Recipes for the Design of Experiments/Chapter 0: Preliminaries
Chapter 0: Preliminaries
0.1 Introduction to the Design of Experiments (Yage D, Felipe O)
Every day when you make an observation or draw a conclusion you are getting information from a system. This can be anything from studying the effects of a the chemical composition of a drug to watching an old woman feeding bread crumbs to birds at the park. If there is greater interest you may continue to observe, and take note of differences and what causes them. For example you may notice that a certain ratio of chemicals in the drug has a negative effect. Or that the amount of birds feeding decreases as winter approaches. In both of these cases you have observed a change in the system and attributed a cause to it; now you have a better understanding of the system. The more you understand about what affects the system the better you understand the system itself.

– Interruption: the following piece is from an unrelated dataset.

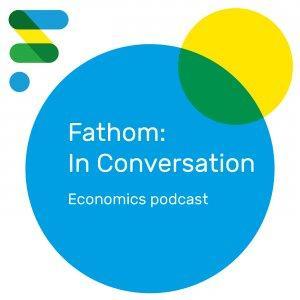 Fathom: In Conversation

When you are interested in a particular effect of a system you may run an experiment. In its simplest form and experiment is changing some aspect of the system and recording the effect it had on it. As you learn more about these cause and effect relationships you can begin to make theories and hypothesis and design experiment to get accurate results from your tests. Herein lies the importance of proper experimentation. So that we can get valid results and draw the correct conclusions, the experiment must be designed with a specific goal in mind. The goal of an experiment is to find the effect an independent variable has on a dependent variable, or in other words find cause and effect relationships and their magnitudes.
We have all been taught the basics of experimentation in the form of the scientific method. That is to say you have a hypothesis which becomes a binary condition for the experiment. You either prove that the hypothesis is true, or you are unable to validate it. In either case information is gained from the system. Classically one of the most common types of experimental methods is OFAT (one factor at a time), in simple terms it means change one variable and measure the effect it had. Historically this method was prevalent, and was used by many notable researchers such as Edison. Then during WWI a new method of analysis was developed by Ronald Fisher. This method is known as ANOVA (Analysis of Variance), in short it is a powerful method that can be used to analyze the differences in group means. This tool allows for greater flexibility in experiments, due to giving the ability to test various null hypothesis at once. This truly opened a new chapter in how experiments were designed, as well as the analysis of results. Shortly after Fisher emerged George Box and then followed Taguchi. With Taguchi experimental design, depending on the number of factors and levels the amount of necessary experimental runs can be significantly reduced. The tools and methods developed for experimentation will be further discussed in the following chapters.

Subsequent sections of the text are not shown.